The Pantry: its like the disk storage (SDD or HDD) inside the machine. This is where the data resides or rather occupies space even when it is not being used for any process. Say for example your Python script needs an ingredient (a csv file on your hard drive) to arrive at an outcome or analysis, so it goes to the location of your disk specified, to pick up a csv file and bring it into the RAM storage.

Now here's the real world challenge- say you are preparing a feast for 1000 people. Given the small kitchen counter this becomes intense- ain't it! Similarly if say your machine has to process a large dataset on the limited RAM space, it has to work there with a lot of constraints. This RAM space is just like our premium counter space- premium, required for faster processing, but limited. On the other hand our pantry those SSD/HDD are massive- non premium, slow to access, but comes in abundance!

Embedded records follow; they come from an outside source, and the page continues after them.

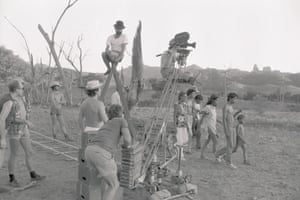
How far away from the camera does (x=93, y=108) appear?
4.49 metres

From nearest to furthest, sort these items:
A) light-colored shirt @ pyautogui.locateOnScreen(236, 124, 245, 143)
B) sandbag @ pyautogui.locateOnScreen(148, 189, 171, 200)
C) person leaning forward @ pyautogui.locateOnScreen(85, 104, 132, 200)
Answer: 1. person leaning forward @ pyautogui.locateOnScreen(85, 104, 132, 200)
2. sandbag @ pyautogui.locateOnScreen(148, 189, 171, 200)
3. light-colored shirt @ pyautogui.locateOnScreen(236, 124, 245, 143)

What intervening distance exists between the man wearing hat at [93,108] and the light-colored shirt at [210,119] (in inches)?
121

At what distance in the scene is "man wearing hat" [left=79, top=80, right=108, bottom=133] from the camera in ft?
14.7

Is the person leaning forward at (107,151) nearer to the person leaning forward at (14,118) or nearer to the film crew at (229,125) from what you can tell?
the person leaning forward at (14,118)

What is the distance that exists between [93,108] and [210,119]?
10.7ft

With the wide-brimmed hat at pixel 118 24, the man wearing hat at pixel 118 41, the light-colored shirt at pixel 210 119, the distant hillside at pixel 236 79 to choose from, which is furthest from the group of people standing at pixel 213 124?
the distant hillside at pixel 236 79

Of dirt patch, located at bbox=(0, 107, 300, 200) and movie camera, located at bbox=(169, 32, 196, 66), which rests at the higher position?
movie camera, located at bbox=(169, 32, 196, 66)

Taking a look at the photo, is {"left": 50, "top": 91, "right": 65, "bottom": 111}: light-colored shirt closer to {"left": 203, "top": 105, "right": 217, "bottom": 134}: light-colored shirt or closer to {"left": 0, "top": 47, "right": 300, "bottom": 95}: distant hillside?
{"left": 203, "top": 105, "right": 217, "bottom": 134}: light-colored shirt

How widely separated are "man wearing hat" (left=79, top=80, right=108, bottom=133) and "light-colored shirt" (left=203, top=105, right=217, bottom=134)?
10.1 feet

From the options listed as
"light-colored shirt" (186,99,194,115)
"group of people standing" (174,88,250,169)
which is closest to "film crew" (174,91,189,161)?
"group of people standing" (174,88,250,169)

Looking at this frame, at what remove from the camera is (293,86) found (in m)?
26.7

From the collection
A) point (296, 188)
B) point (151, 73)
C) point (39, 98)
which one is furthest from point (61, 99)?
point (151, 73)

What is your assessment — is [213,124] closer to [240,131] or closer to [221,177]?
[240,131]

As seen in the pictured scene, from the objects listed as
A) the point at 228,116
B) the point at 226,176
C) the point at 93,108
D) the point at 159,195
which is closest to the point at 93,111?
the point at 93,108
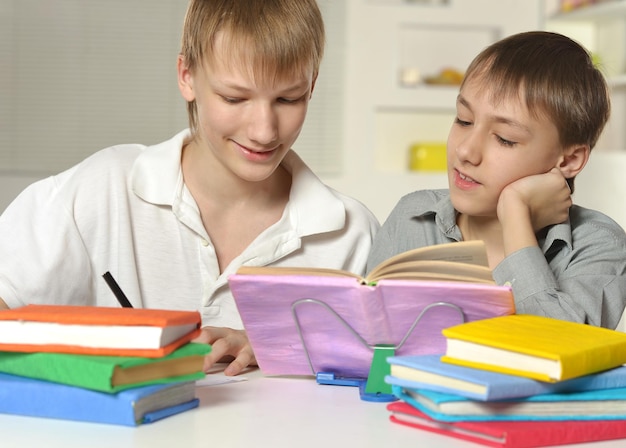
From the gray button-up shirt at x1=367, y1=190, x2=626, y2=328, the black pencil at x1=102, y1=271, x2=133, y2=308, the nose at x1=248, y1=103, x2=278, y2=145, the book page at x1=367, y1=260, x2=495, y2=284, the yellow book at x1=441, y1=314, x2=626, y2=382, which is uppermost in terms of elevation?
the nose at x1=248, y1=103, x2=278, y2=145

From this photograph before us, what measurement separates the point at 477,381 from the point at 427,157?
4668mm

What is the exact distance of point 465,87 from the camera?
64.9 inches

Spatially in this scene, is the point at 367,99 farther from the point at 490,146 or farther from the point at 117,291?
the point at 117,291

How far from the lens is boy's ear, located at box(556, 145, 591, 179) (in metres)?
1.65

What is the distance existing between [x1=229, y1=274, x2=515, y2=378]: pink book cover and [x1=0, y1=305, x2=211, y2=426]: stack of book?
0.13 m

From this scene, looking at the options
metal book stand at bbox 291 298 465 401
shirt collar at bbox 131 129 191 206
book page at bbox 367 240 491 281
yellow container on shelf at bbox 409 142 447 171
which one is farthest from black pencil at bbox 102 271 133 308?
yellow container on shelf at bbox 409 142 447 171

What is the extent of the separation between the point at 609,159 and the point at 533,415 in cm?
386

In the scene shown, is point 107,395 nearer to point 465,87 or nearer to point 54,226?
point 54,226

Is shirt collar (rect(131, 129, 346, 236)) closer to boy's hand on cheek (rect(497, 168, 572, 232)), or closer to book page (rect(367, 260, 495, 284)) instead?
boy's hand on cheek (rect(497, 168, 572, 232))

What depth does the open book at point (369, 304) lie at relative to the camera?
3.48 feet

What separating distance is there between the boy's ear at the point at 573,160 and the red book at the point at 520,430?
0.79 meters

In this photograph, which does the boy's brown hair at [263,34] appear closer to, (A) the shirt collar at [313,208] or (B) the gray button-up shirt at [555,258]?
(A) the shirt collar at [313,208]

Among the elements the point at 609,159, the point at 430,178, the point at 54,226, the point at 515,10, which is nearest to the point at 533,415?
the point at 54,226

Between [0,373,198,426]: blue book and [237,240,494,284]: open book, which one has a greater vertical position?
[237,240,494,284]: open book
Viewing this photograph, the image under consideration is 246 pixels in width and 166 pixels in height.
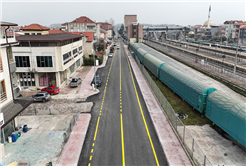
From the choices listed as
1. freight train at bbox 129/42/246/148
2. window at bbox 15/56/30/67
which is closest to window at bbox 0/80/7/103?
window at bbox 15/56/30/67

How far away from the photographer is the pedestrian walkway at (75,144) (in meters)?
16.0

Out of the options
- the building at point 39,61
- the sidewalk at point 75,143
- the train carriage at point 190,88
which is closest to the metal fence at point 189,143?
the train carriage at point 190,88

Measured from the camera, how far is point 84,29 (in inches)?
4016

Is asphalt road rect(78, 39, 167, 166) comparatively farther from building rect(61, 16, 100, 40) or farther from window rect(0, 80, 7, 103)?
building rect(61, 16, 100, 40)

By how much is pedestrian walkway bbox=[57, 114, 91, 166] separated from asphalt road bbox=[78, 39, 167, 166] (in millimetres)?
462

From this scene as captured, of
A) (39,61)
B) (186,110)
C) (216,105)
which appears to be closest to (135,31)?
(39,61)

This is why data engineers are required to move beyond basic Python, and employ logical frameworks for distributing, and coordinating the work across multiple chefs with smaller counter spaces- enters Apache Spark, DuckDB (don't worry about the nomenclature, we will dissect them as we move ahead! so chill!!..). These help us work with big data (big data? A simple answer: any size that chokes the RAM- no particular size can be labelled as big!..), or larger datasets by managing the distribution of tasks, and coordinating the traffic between disc and memory i.e. the RAM.

Now this understanding of orchestrating data movements between the disc and memory is extremely crucial for us as data practitioner and engineers! This isn't any longer about just writing a few lines of Python code, its about understanding how to add efficiency by managing the traffic size & distribution across data lanes. Hence we ought to stress on these,

  • when to employ distributed systems vis-a-vis just basic python
  • how to chunk the data to ensure that there are no memory overflows
  • the best tools there are for managing different processing use cases/scenarios

Alright, before we dive deeper into Spark or DuckDB, it makes sense to elaborate and cover just the essentials of Python in some detail, and then start having fun with tools etc. Stay tuned with the next issue, and subscribe if you haven't yet!

And remember, whenever you run a python script, you are putting up a show or leading an orchestra of computational resources on your machine. Somewhere down the line we will introduce ourselves to 'memory_profiler'- it's like a kitchen dashboard for monitoring the use of the counter space. Will be interesting to see memory management in action!

Till then, happy reading, and have a great time ahead! Cheers!